I don’t think I’ll have this regret. If anything, when my time comes, I may regret that I was too self-involved and narcissistic, and I ignored what everyone else expected of me (or recommended I do), sometimes to my own detriment.
2. “I wish I hadn’t worked so hard.”
I don’t think I’ll have this regret either. I love working the same way my mini-Aussie, Buffy, loves catching tennis balls (which is a lot.) She and I are both working dogs, and, as such, we need a task to keep our minds focused and our tails wagging. I may regret not being better at my work, or not being more talented or self-disciplined, but it’s unlikely I’ll wish I hadn’t worked so hard. (I fully intend to be checking e-mails right up until I croak.)

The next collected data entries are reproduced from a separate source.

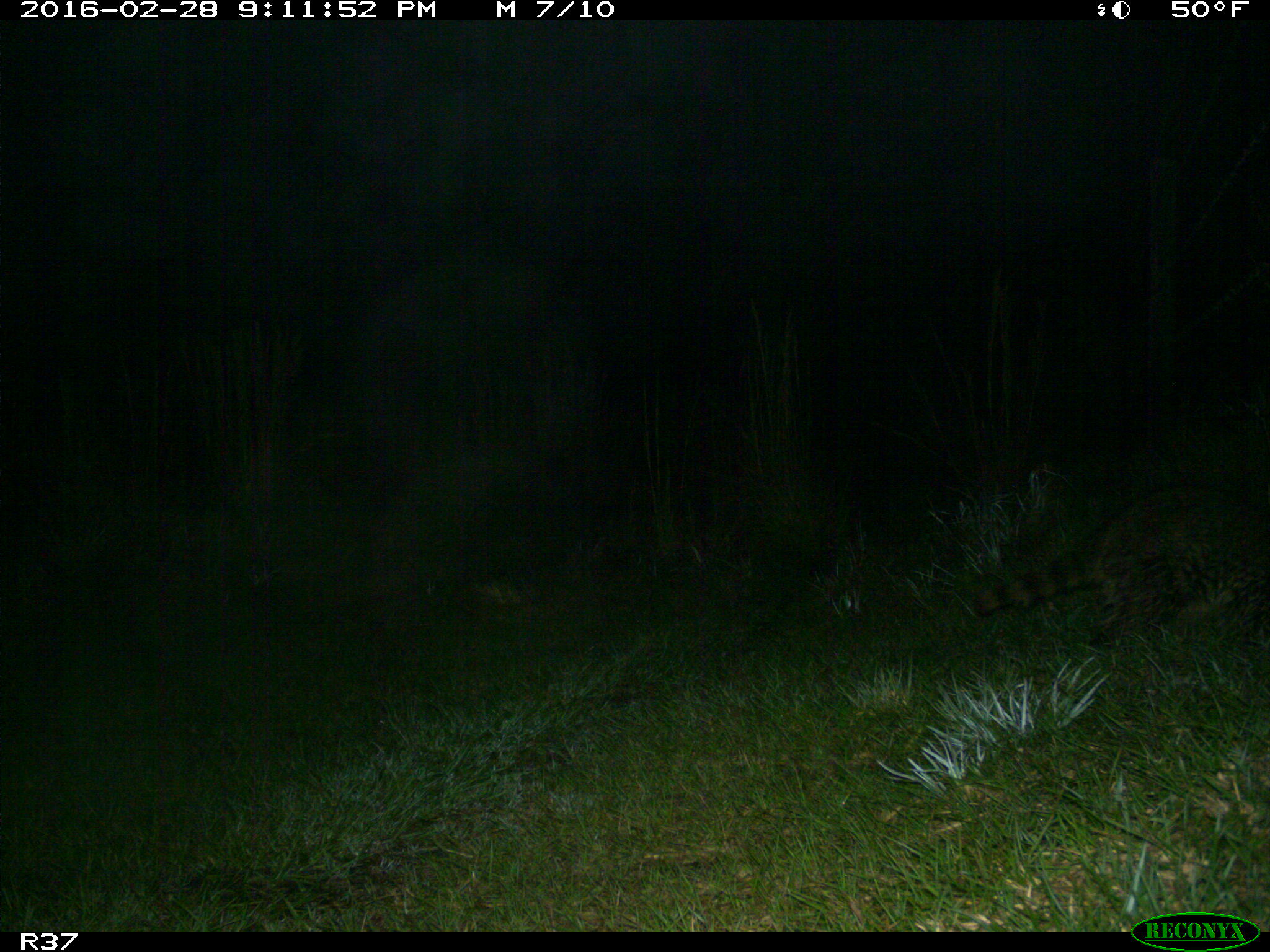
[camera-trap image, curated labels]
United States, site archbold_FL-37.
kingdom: Animalia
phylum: Chordata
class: Mammalia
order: Carnivora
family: Procyonidae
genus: Procyon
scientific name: Procyon lotor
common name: common raccoon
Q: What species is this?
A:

If anything, I would probably wish I’d had the self-restraint not to express my feelings as often (or as annoyingly), or to bare my soul in a kids’ media blog so that everyone knows how I feel about absolutely everything.
4. “I wish I had stayed in touch with my friends.”
This is an interesting one in our age of social media in which friends are a commodity that can be counted in the hundreds or even thousands. I’ve had the same small group of friends for decades and we stay in close touch, so I don’t think I’ll regret this one either. I may regret that I was not, at times, a better, more understanding friend.
5. “I wish that I had let myself be happier.”
Hmm. I am conflicted about this regret. I happen to believe that happiness is over-rated. I would say I feel happy about three days a week. And I would say I feel sad about three days a week. On the seventh day, I rest. I suppose I could work on these numbers but I’m basically good with them. I tend to think that sadness occupies an important place our lives. If handled correctly, it helps us appreciate many things, including happiness. As my shrink says, “Only crazy people are happy every day.”
So, in summary, my own list of deathbed regrets would be quite different from the ones in the nurses’ study. If I had to generate a list today, as in right now, as my Southern China Airlines flight cruises high above some nameless patch of frozen Russian tundra, my list of regrets would probably go as follows (give or take a regret):
1. I wish I’d had better people skills.
2. I wish chocolate hadn’t made me fat.
3. I wish I could have been more sensitive to the impact of my words on the people around me. (This one may be redundant.)
4. I wish I’d learned to speak Mandarin.
5. I wish one of my shows had sold a lot of toys.